This question always pops into my head when I venture into something new. As a mother to a very energetic 16 month old, I have to weigh carefully every endeavor I set out to complete. So far this year, I have set out to accomplish many things, and while some are still in the works, I can't help but continually seek new things to do. Is it because I'm bored with my calling in life? Absolutely not. I love what I do and I love where I am at in life. I am just excited to try new things that I never thought I could do before. Take training for a 5K. While it has been a bumpy road, literally at times, I am seeing great progress in my stamina and strengthening of my body. It has helped me get back in shape and given me dedication in one area of my life. Now because of weather and sickness and a new move, I have had to take breaks here and there. I am almost at the end of my goal and hopefully I can keep running as a part of my daily (um weekly???) life.

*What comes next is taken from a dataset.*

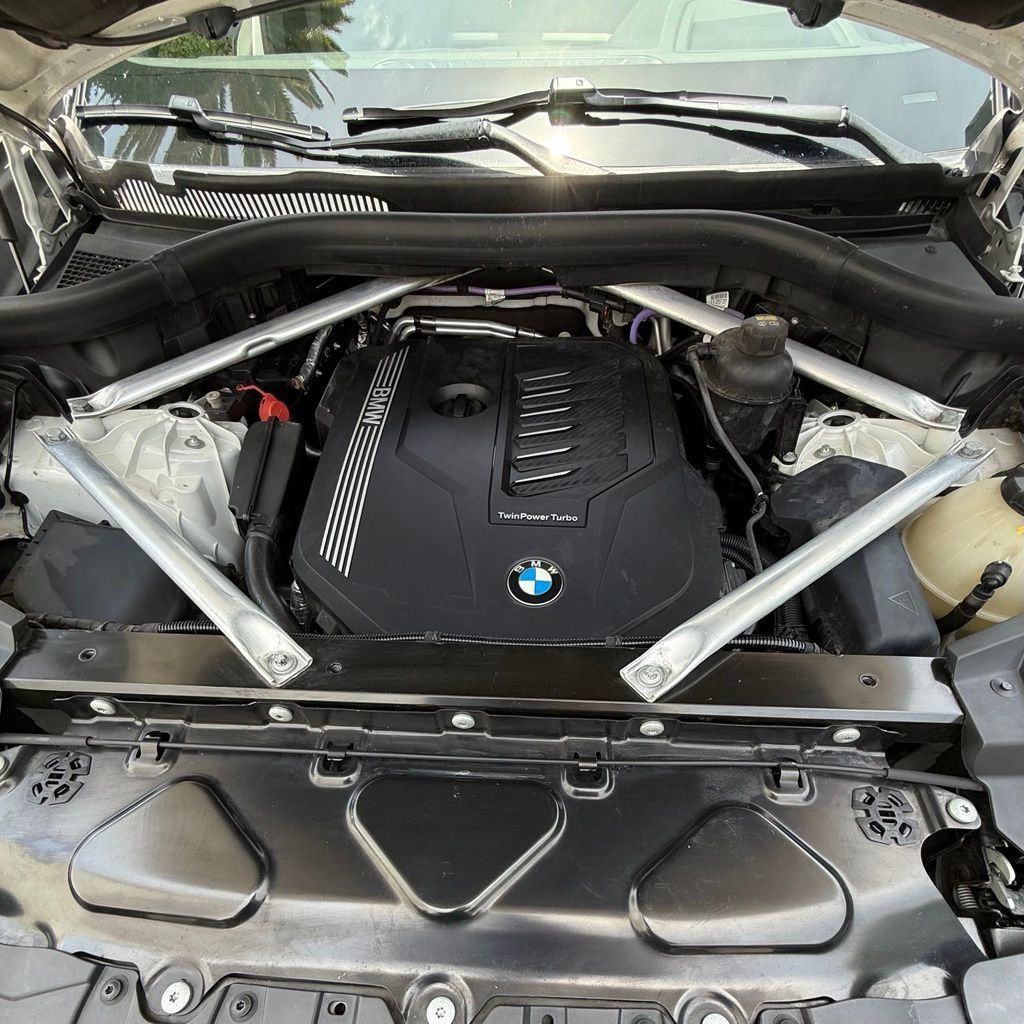 Used 2021 BMW X6 sDrive40i w/ M Sport Package RWD image 20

Getting my house in order is a goal of mine as well. And I have failed miserably at this one but I do have a very valid excuse. We just moved from a bi-level that we were growing out of since my daughter's collection of baby items exploded. That was enough stress to drive me to the looney bin but now we are in a two story colonial with enough space for more kids and hopefully not too much more stuff. I am really trying to guard against clutter and holding onto uneccesary items.

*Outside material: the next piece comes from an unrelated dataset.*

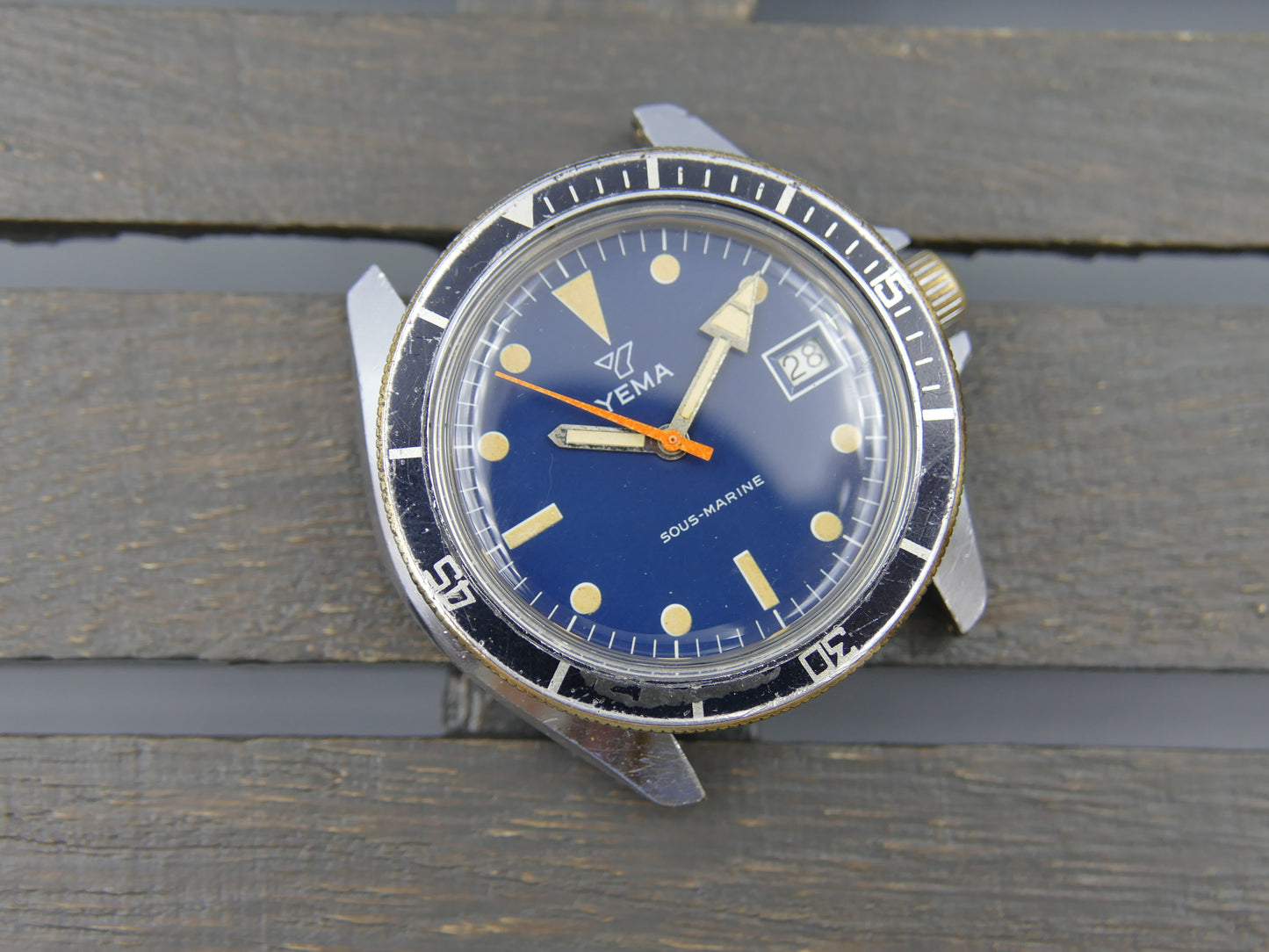 60s vintage watch mens YEMA SOUS-MARINE Diver blue dial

But I digress, I do need to answer the original question of this first blog. Do I really have time for this????? Yes, I do. I have always believed if there is something I really want to do, I can always make time for it. And that is exactly what I want to do. My daughter's first year slipped away from me so fast, I am now scrambling to create a scrapbook. In the meantime, I have not taken one picture,(please don't think I'm a terrible mother) since Christmas. I feel like my life has been consumed with this moving process and now my daughter is almost through her second year. Now is when I really want to journal about my life, her life and all the memories along the way. I want this blog to not only be an archive of milestones but one of encouragement and help for other mothers who are trying to figure out life along the way. As I end this first post, my hope is that I can keep this blog going and that it will grow. I hope that I can reach others out there in cyber space who might benefit from my writings. The blogs I enjoy reading have really been an inspiration in my life and with God's help, I hope I can do the same for others.